PLEURO-PNEUMONIA, which has lately given the authorities so much trouble and anxiety in Illinois, is steadily advancing into other states. It is now attacking herds of cattle in the counties of Harvard, Clinton, Newton, Jasper, and Benton, in the state of Indiana, and it is reported that infected animals have been shipped to other counties. The U. S. authorities have, in our judgment, been very remiss in their duties in respect to contagious pleuro-pneumonia. The increased prevalence of this disease was brought to their attention some years ago, and they were urged by sanitarians and veterinarians alike to take the steps necessary to its control and extinction; but the appeals were in vain. It will be found, we predict, before many months have passed, that the government must take the most radical steps if it expects to cope with this disease, which has already cost the country millions of dollars, and will doubtless cost it as many more before its progress is stayed.
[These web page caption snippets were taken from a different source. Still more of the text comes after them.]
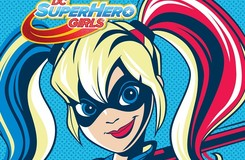 """""""Harley Quinn at Super Hero High"""" Bounds into Great Adventure"""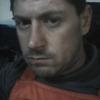 толян, 35, г.Кемерово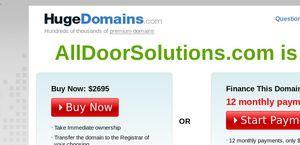 Alldoorsolutions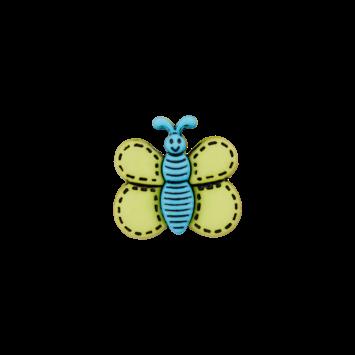 Kinderknopf `Schmetterling`- Grün/Blau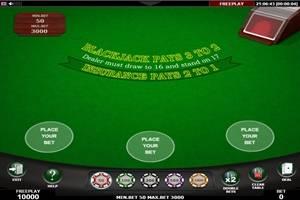 LimoPlay Casino Screenshot 4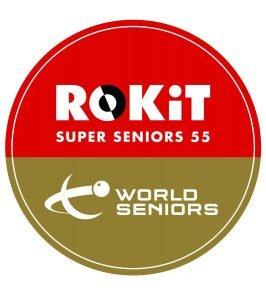 Rockit Super Seniors 55 Logo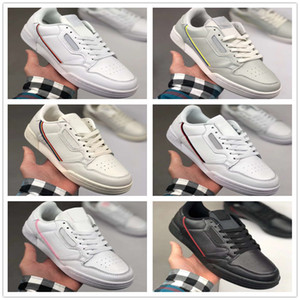 2020 Antique Continental 80 Rascal cuir x Kanye West Chaussures Casual Blanc OG Noir Aero Beige base Gris Rose Hommes Mode Chaussures 36-44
MR. ALFRED RUSSELL WALLACE, D.C.L., who read a paper before the National academy of sciences at Boston recently, and who is to deliver Lowell institute lectures this year, should need no introduction to American students and scientists. Mr. Wallace shares with Charles Darwin the honor of having discovered the laws of the modification of species and of natural selection. Mr. Darwin, in the introduction to his 'Origin of species,' refers to Mr. Wallace's work in the same fields as his own. Mr. Wallace, however, is more conservative than the more ardent Darwinians in his limitation of the scope of the laws of natural selection. Mr. Wallace's principal writings, aside from his numerous special contributions to the proceedings of learned societies, are, Travels on the Amazon and Rio Negro' (1853), Palm trees of the Amazon' (1853), The Malay Archipelago' (1869), Contributions to the theory of natural selection' (1870), Miracles and modern Spiritualists' (1875), Geographical distribution of animals' (1876), Tropical nature' (1878), Island life' (1880), Land nationalization' (1882), and a work edited by him on Australasia, to which he was also a large contributor. In 1885 Mr. Wallace published an essay on Bad times,' ascribing them to an excessive war expenditure, the increase of speculation and of millionnaires, and to the depopulation of the rural districts. Mr. Wallace's political and social opinions are not so authoritative as those on subjects in the domain of natural science. The socialists, anti-vaccinationists, and Spiritualists all claim Mr. Wallace as one of themselves, though with how much reason we do not know.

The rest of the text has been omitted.